Sinop Arkeoloji Müzesi; bulunduğu ve temsil ettiği yerel ölçekte, mütevazi şartlar dahilinde gerçekten de ülkemiz genelinde kendi alanında hizmette bulunan bir çok arkeoloji müzesine kıyasla geçmişten günümüze intikalen, envanterinde bulundurduğu son derece değerli ve birbirinden güzel eserleri tarih sever meraklı ziyaretçilerine sunarak hizmet vermektedir. Müze ana binası galerilerinde sergilenen eserler haricinde ise
bahçesi alanında sergilenen seçkin eserler ve tarihsel kalıntılarla Sinop’un geçmiş derin tarihi
günümüze yansıtılmaktadır. Bunlar arasında en çok ilgi çekenlerin başında Serapis Mabedi’ne
ait kalıntılar yer almaktadır. Serapis kimdir ve mabedin Sinop’la ilgisi nedir ? diye düşünebilirsiniz doğal olarak. Serapis, orijini eski Mısır olan bir tanrının adıdır. Dünyada tek tanrılı dinlerin ortaya çıkmasından önceki süreçte eski Mısır’da çok tanrılı yaşama dayalı kült adına, Tanrı olarak kabulle sembolize edilip tapınılan Ra, İsis, Osiris, Apis, Anubis vb. gibi tanrılar arasında güneş tanrısı olarak algılanan Serapis de
yer almaktadır. Serapis kültüne, günümüz Yunan’lıların eski ataları olarak kabul edilen Hellen’ler de ortak olmakla, Serapis eski Mısır ve Yunan kültürünün birleşik tanrısı olarak nitelendirilerek kabul görmüştür.

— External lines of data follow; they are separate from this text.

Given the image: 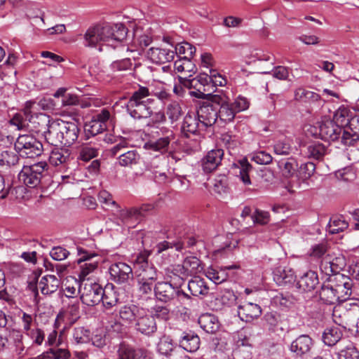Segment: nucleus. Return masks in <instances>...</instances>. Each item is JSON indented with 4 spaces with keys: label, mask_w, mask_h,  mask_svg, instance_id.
I'll return each instance as SVG.
<instances>
[{
    "label": "nucleus",
    "mask_w": 359,
    "mask_h": 359,
    "mask_svg": "<svg viewBox=\"0 0 359 359\" xmlns=\"http://www.w3.org/2000/svg\"><path fill=\"white\" fill-rule=\"evenodd\" d=\"M154 102L153 99L147 98L146 102L126 104V110L135 119H145L153 115V109L151 104Z\"/></svg>",
    "instance_id": "nucleus-12"
},
{
    "label": "nucleus",
    "mask_w": 359,
    "mask_h": 359,
    "mask_svg": "<svg viewBox=\"0 0 359 359\" xmlns=\"http://www.w3.org/2000/svg\"><path fill=\"white\" fill-rule=\"evenodd\" d=\"M109 273L112 280L118 284L125 283L133 278L132 268L124 262L111 264L109 268Z\"/></svg>",
    "instance_id": "nucleus-14"
},
{
    "label": "nucleus",
    "mask_w": 359,
    "mask_h": 359,
    "mask_svg": "<svg viewBox=\"0 0 359 359\" xmlns=\"http://www.w3.org/2000/svg\"><path fill=\"white\" fill-rule=\"evenodd\" d=\"M148 57L154 63L164 64L171 62L175 57V50L167 47H151L147 52Z\"/></svg>",
    "instance_id": "nucleus-16"
},
{
    "label": "nucleus",
    "mask_w": 359,
    "mask_h": 359,
    "mask_svg": "<svg viewBox=\"0 0 359 359\" xmlns=\"http://www.w3.org/2000/svg\"><path fill=\"white\" fill-rule=\"evenodd\" d=\"M151 255V252L149 250H143L140 252L136 257L134 261L135 269L137 271L151 265V263H149L148 258Z\"/></svg>",
    "instance_id": "nucleus-58"
},
{
    "label": "nucleus",
    "mask_w": 359,
    "mask_h": 359,
    "mask_svg": "<svg viewBox=\"0 0 359 359\" xmlns=\"http://www.w3.org/2000/svg\"><path fill=\"white\" fill-rule=\"evenodd\" d=\"M211 104L217 106H222L229 101V97L223 90H215L214 93H207L205 98Z\"/></svg>",
    "instance_id": "nucleus-49"
},
{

Anlaşılan odur ki Serapis kültünün; dinsel/ tapınsal olarak filizlenip kök saldığı coğrafyanın dışına taşarak, dinsel öncelikli olduğu kadar biraz da ticari amaç ve yollarla taşınıp öncelikle Akdeniz havzası, yetmedi daha da çok uzaklara kadar nüfuz edip, Sinope / Sinop’a kadar uzanarak burada da adına bir tapınak inşa edilmesiyle yerel bölgedeki halkın dinsel ve kültürel etkinlik çemberine alınmaya çalışıldığı görülmektedir.
M.Ö. 4. yüzyılda yapıldığı bilinen Sinop Arkeoloji Müzesi bahçe alanında mevcut Serapis Tapınağı kalıntılarının da bu gerçeğin ispatı olduğu düşüncesindeyim.
Serapis kültünü kanıtlayan tarihsel bulgular ve buna dair kalıntılar
Arkeolog Prf. Ekrem Akurgal ve Alman Arkeolog Prf. Ludwig Budde tarafından 1951-1953 yılları
arasında yürütülen arkeolojik kazı çalışmaları neticesinde ortaya çıkarılmıştır. O yıllardan bu döneme kadar muhtelif tarihlerde yapılan ve halen de çeşitli alanlarda devam ettirilmekte olan kazı çalışmalarıyla yer altında saklı kalmış tarihî mirasın ortaya çıkartılması Sinop için gerçek anlamda bir kazanım olmuştur.